What Causes Autoimmunity? A Different Perspective on the Root Cause.

diseases

First, what is autoimmune disease? The definition we’re most familiar with is any disease in which the body attacks itself. There’s also Matzinger’s danger theory, which postulates it’s the body’s way of signaling that certain cells/tissues are under stress or dying.

Regardless of which you side with, the cause of autoimmunity remains unknown. That said, I believe there are 1-3 key drivers: stress, iron overload (which is also a stress itself) and estrogen (a stress hormone). Before we dive in, it’s important to remember that the body processes stress the same way, whether it be physical, emotional, chemical, etc. According to Alfred Fielder (1899), under stress there is:

Magnesium loss
> Weakened stress response
> Chronic stress hormone release
> More Mg loss
> Electrolyte confusion
> Reduced energy production
> Cell death
> Inflammation
= Disease

In my ‘Stress Shrinks the Thymus’ post, I talked about how stress shrinks and disintegrates the thymus, which is a key part of the immune system. Without the thymus to regulate, B cells are more likely to produce auto-antibodies, which can lead to autoimmunity.

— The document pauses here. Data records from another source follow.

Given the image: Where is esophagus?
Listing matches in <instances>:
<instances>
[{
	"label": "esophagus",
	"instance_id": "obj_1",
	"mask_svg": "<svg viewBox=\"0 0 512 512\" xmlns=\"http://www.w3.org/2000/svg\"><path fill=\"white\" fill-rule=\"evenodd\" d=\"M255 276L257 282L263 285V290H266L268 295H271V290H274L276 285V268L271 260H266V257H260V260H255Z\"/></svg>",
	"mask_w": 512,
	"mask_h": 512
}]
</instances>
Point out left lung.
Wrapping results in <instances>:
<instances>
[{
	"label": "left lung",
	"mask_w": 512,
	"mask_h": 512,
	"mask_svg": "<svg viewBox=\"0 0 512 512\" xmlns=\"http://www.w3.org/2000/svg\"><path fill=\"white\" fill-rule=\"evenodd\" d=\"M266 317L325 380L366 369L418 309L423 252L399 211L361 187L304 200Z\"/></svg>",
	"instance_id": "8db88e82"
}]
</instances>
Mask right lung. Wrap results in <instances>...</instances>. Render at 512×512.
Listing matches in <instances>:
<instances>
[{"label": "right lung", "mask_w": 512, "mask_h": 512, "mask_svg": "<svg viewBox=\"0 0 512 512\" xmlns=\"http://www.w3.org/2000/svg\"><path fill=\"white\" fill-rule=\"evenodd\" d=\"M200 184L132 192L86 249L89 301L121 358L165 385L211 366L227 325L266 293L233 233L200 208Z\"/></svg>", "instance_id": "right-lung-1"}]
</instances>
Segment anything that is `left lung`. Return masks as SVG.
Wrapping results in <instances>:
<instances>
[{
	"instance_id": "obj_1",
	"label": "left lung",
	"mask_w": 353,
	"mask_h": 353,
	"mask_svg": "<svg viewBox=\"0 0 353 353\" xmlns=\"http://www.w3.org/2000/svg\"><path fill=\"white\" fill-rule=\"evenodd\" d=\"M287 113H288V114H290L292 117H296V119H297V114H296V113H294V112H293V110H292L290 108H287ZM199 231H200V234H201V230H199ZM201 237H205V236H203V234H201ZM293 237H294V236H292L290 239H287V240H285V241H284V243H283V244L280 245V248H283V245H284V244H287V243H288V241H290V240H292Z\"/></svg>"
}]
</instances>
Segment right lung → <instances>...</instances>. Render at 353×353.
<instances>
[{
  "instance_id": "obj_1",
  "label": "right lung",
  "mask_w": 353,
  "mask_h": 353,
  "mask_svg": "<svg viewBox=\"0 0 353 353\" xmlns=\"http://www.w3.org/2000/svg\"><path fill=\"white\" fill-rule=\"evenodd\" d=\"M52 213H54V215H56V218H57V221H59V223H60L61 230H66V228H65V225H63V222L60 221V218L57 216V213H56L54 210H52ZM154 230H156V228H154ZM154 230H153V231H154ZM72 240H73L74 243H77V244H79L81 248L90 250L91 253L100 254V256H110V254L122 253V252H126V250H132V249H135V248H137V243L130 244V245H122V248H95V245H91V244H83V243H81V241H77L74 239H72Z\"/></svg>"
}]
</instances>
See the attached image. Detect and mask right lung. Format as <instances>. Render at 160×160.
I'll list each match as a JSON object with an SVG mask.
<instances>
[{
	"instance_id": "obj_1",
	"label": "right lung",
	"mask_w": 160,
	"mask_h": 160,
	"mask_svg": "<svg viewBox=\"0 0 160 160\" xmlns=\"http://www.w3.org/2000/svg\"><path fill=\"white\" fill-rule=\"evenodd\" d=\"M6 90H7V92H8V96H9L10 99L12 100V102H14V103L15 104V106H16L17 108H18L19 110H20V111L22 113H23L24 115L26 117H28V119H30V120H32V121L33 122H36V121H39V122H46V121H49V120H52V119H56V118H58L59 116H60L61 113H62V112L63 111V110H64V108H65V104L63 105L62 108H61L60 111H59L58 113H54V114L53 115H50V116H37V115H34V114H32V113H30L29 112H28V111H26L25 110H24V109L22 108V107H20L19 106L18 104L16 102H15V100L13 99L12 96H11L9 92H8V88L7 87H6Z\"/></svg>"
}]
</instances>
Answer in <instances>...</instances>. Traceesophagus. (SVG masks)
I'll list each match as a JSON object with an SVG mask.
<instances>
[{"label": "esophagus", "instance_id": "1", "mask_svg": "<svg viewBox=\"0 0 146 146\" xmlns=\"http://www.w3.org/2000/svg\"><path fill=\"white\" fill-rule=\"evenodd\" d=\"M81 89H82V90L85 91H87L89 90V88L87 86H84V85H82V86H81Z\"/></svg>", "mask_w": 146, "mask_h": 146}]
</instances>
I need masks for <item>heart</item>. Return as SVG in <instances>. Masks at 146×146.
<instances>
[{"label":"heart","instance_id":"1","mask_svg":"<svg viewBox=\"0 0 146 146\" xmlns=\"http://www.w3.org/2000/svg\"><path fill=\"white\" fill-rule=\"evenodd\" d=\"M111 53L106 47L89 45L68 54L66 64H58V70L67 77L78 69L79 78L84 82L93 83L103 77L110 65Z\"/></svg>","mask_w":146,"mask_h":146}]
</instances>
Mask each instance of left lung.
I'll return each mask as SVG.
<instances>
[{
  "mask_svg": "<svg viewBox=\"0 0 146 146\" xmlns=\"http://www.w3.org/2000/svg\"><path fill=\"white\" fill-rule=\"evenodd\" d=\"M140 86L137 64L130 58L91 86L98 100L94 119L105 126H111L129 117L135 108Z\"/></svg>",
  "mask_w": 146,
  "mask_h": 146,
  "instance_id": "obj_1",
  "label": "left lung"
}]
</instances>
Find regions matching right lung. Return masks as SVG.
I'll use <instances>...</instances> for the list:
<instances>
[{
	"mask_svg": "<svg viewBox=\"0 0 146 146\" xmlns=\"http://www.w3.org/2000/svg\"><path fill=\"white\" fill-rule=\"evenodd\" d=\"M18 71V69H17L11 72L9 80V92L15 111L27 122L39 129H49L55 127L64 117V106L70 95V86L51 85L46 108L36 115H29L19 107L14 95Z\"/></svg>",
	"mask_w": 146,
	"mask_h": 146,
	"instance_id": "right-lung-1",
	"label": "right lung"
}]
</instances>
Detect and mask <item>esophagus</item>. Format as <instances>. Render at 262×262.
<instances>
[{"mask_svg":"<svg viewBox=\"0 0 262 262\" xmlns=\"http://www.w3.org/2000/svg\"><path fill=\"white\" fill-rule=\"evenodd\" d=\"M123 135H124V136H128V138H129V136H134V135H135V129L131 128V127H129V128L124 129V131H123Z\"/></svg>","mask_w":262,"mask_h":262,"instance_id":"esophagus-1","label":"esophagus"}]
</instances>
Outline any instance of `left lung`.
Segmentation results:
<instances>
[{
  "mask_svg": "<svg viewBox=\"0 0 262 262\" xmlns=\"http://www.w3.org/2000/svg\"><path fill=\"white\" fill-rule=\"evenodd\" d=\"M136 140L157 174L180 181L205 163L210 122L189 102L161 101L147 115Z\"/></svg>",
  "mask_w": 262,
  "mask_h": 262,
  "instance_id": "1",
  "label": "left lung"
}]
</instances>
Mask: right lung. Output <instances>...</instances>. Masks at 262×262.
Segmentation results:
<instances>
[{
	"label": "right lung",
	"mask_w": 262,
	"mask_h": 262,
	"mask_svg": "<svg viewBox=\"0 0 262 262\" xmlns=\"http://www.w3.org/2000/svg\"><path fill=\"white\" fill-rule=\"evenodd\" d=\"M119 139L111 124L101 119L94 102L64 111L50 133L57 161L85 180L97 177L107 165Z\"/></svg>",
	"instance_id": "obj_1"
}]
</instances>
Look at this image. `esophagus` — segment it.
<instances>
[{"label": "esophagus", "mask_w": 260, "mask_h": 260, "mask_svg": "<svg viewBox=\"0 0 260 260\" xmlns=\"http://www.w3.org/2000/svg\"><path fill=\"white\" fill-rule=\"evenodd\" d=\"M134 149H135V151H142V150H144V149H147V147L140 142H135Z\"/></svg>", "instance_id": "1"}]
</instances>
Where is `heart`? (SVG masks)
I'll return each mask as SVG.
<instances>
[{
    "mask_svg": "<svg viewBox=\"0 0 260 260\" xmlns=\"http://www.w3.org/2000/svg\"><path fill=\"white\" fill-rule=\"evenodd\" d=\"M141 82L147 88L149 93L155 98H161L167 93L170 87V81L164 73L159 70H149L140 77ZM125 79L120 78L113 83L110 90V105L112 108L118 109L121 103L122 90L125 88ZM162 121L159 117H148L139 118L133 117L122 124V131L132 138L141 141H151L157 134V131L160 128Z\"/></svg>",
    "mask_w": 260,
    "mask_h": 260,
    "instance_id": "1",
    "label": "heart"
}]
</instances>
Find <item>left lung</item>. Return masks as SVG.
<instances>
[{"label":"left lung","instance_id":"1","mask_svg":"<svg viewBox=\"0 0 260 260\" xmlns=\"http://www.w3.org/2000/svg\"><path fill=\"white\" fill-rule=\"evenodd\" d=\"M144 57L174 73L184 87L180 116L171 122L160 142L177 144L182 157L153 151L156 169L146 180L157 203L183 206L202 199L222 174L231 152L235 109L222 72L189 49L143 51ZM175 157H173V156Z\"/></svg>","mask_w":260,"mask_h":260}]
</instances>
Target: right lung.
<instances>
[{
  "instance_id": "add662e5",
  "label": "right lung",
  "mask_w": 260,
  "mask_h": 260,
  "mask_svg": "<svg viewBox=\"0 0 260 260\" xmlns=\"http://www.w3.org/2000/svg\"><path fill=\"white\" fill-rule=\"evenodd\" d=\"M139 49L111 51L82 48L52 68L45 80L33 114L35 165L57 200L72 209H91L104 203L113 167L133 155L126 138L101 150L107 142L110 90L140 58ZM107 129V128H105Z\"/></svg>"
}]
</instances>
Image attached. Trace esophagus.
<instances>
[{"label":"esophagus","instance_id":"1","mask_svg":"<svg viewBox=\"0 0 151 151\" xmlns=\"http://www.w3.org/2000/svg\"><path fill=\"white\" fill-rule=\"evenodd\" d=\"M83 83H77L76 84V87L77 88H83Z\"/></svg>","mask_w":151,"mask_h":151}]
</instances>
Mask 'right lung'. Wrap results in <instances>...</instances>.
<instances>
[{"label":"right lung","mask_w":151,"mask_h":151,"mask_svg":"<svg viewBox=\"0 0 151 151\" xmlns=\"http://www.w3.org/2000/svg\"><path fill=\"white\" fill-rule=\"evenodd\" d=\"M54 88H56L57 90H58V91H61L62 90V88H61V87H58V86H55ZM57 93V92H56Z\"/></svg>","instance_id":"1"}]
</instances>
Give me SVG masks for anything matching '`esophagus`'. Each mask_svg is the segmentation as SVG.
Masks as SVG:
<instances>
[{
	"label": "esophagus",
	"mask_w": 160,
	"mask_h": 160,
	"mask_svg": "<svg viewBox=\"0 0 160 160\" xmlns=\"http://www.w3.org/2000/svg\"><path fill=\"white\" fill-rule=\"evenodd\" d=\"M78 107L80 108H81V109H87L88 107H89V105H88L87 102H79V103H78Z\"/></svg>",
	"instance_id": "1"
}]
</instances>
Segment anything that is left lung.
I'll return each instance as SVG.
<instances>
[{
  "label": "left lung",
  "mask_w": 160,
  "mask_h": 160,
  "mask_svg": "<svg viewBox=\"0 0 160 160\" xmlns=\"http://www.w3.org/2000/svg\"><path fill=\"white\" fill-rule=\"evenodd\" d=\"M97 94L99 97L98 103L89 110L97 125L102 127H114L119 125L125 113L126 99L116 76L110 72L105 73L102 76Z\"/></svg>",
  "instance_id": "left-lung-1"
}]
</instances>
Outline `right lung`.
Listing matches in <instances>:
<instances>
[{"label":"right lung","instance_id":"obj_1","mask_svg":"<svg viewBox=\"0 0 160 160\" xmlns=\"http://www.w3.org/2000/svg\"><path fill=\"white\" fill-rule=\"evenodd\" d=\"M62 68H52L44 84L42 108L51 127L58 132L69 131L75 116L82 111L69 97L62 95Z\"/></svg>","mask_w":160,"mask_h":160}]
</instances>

Both copper deficiency and/or iron overload can also drive autoimmunity. Either triggers the production of Hepcidin, an “inflammation hormone,” which degrades our ability to properly recycle iron. Iron builds up in the gut, causing hypoxia (and HIF-2a) in the small intestine, flooding iron into the bloodstream and into tissues all over the body. This causes more storage of iron in our tissues, cascading into more oxidative stress, stimulation of the immune system (NF-kB, IL-1, IL-6, TNFa, etc), the activation of the danger sensor (NLRP3)...the vicious cycle continues until disease hits.

Another factor is estrogen, demonstrated by the high percentage of women that have autoimmune issues like Rheumatoid Arthritis, Lupus, Hashimotos. Estrogen drives mast and other cells to release histamine and other inflammation-promoters. It also has a relationship with iron: when iron is high, estrogen is high, and there’s more storage of both, driving more inflammation and immune activity.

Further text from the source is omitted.